Cousteau is following in the fins of his grandfather - famed Jacques Cousteau, an underwater pioneer who explored and brought back images from the deep to television sets.

The elder Cousteau won an Academy Award in 1963 for his underwater documentary "World Without Sun."

He dreamed of society living in underwater villages, even going as far as spending 30 days in one he created.

"We know so little about the ocean. We've explored less than 5 percent to date," said Fabien Cousteau.

To bring the attention to the sea, Fabien Cousteau has revived his grandfather's vision of life under the sea.

CBS News interviewed Cousteau hours before he made his plunge June 1 in an expedition he calls "Mission 31."

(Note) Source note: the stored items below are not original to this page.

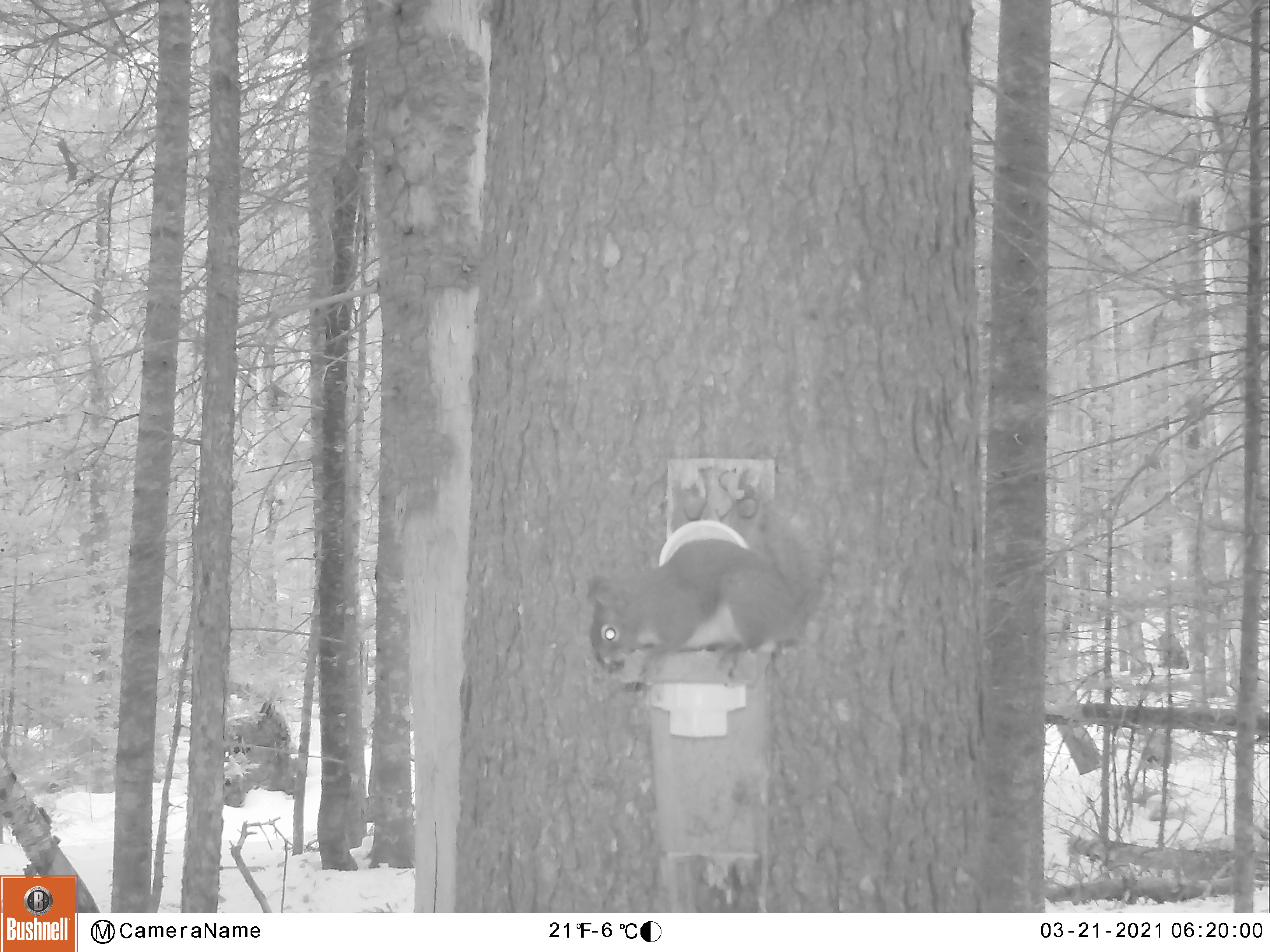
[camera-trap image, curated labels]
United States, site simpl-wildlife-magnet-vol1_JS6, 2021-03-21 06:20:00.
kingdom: Animalia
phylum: Chordata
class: Mammalia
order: Rodentia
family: Sciuridae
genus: Tamiasciurus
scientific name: Tamiasciurus hudsonicus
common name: red squirrel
Red squirrel (Tamiasciurus hudsonicus).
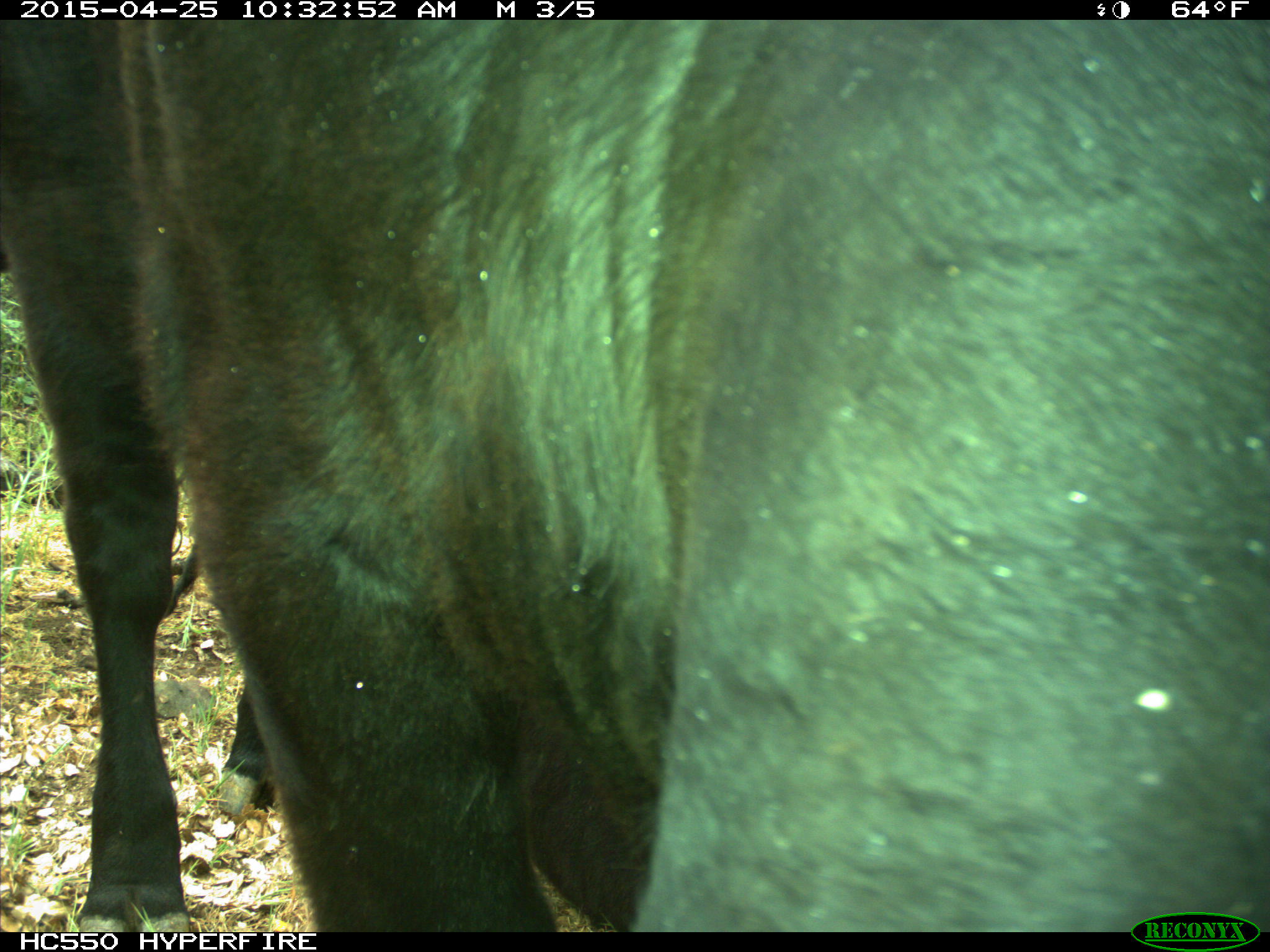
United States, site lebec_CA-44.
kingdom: Animalia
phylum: Chordata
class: Mammalia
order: Artiodactyla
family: Suidae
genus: Sus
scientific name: Sus scrofa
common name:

"If we don't spark the interest of our upcoming generations in terms of ocean exploration, we are faced with some of the most dire consequences that human beings have ever faced," he said.

There is also the risk he is putting himself in. One wrong move could be deadly.

The team spent two weeks training for every plausible disaster.

In a drill, he flooded his mask. He must remain calm while holding his breath and clearing the water out. In an emergency like this, most people would simply shoot for the surface. Down there, it's the worst thing you can do.

"We are not allowed to go back up to the surface," Cousteau said. "Well, quite simply there's problems with embolisms. Quite literally things as bad as possible paralysis and death."

Instead, it takes 18 hours to surface. That's the time it takes to slowly let a buildup of gases trapped in your body safely escape.

But Cousteau is not in any hurry to leave. His team of scientists are spending their days carrying out extensive experiments.

He plans to come out July 2. If he does, he will have spent 31 days below the surface, one day longer than his grandfather.

"It was never impressed on us to follow in the family tradition. But once you get immersed in the ocean world it's impossible to turn your back on its beauty and its majesty," he said.